TESTO FORNITO —

Maggiorare le ordinazioni di chi non si comporta bene. D'altronde i miei clienti
sono italiani, ed è loro che intendo tutelare". Anche l'immigrato del Burkina
Faso è stato chiaro: "Mi è stato detto: tu paghi un euro perché hai la pelle
nera, e ringrazia che ti facciamo entrare".
Grazie alla denuncia dello stesso negro alle autorità, è emerso uno degli
ennesimi comportamenti razzisti nei confronti dell'altro e diverso. Lui stesso,
da molti anni in Italia, ha raccontato sia ai giornalisti che ai carabinieri,
che si sono recati al bar per fare i controlli degli scontrini, che "quello che
mi ha fatto arrabbiare è che ad essere razzisti siano stati degli immigrati." Ed
ha aggiunto di non aver mai vissuto un attacco razzista così forte. Per quel
motivo si era recato direttamente dai carabinieri, chiedendo il loro intervento.
Tragicommedia?

Righe tratte da una raccolta
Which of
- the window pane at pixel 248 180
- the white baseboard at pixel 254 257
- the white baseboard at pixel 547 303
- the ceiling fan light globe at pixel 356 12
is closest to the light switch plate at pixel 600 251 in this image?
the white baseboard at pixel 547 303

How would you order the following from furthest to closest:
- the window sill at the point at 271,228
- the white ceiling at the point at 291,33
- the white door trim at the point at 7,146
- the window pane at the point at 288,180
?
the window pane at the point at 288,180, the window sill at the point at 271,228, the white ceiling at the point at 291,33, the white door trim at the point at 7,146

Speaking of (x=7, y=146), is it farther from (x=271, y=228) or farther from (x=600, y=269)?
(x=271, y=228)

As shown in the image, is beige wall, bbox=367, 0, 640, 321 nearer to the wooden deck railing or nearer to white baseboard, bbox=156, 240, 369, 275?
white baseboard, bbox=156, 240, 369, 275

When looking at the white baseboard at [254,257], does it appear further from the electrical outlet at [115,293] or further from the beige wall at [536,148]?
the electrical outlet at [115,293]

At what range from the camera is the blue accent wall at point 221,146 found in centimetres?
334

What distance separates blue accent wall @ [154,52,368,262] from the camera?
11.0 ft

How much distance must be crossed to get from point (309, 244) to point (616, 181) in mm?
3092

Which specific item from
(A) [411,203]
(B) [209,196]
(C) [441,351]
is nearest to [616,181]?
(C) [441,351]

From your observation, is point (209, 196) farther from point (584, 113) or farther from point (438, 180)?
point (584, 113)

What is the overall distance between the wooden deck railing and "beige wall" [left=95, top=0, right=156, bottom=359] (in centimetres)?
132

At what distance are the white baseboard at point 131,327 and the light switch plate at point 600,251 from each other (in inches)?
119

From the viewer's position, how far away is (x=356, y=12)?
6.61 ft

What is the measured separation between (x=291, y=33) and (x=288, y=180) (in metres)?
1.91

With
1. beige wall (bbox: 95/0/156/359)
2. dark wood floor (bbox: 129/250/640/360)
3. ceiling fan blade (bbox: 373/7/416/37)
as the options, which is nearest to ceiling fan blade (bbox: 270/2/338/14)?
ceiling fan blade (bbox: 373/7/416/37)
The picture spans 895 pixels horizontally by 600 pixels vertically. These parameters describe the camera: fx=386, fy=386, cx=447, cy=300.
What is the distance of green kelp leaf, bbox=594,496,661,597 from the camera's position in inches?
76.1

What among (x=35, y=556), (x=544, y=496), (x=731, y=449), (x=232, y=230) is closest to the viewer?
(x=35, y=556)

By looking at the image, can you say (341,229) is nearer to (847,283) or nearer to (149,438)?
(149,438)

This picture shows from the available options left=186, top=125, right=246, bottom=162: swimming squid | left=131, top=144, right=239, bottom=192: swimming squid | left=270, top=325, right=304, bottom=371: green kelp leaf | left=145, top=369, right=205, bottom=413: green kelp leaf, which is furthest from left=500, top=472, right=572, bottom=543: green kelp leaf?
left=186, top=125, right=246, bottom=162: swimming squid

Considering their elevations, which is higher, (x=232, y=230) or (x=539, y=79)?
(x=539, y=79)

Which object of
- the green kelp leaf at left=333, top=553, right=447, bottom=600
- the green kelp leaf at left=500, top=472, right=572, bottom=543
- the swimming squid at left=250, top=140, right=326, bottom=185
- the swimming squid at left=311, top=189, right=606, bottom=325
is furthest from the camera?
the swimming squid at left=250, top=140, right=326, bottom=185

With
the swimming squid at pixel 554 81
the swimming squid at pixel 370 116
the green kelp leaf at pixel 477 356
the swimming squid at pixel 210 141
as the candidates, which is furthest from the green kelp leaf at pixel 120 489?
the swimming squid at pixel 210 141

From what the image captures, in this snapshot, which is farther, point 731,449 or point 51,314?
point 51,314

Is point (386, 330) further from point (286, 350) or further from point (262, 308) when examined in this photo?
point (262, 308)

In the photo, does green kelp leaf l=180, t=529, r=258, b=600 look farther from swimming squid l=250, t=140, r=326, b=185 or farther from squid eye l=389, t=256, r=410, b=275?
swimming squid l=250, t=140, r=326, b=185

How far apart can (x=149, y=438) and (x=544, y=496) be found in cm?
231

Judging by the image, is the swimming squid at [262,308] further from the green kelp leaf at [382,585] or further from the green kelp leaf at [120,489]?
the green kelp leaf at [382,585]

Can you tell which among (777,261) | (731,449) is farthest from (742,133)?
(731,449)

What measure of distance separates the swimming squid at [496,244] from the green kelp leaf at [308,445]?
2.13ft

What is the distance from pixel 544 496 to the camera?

COMPITO DA SVOLGERE —
Riporta il passo del testo fornito compreso tra "Grazie alla denuncia" e "il loro intervento.", inclusi, sostituendo "carabinieri" con "agenti".

RISULTATO DEL COMPITO —
Grazie alla denuncia dello stesso negro alle autorità, è emerso uno degli
ennesimi comportamenti razzisti nei confronti dell'altro e diverso. Lui stesso,
da molti anni in Italia, ha raccontato sia ai giornalisti che ai agenti,
che si sono recati al bar per fare i controlli degli scontrini, che "quello che
mi ha fatto arrabbiare è che ad essere razzisti siano stati degli immigrati." Ed
ha aggiunto di non aver mai vissuto un attacco razzista così forte. Per quel
motivo si era recato direttamente dai agenti, chiedendo il loro intervento.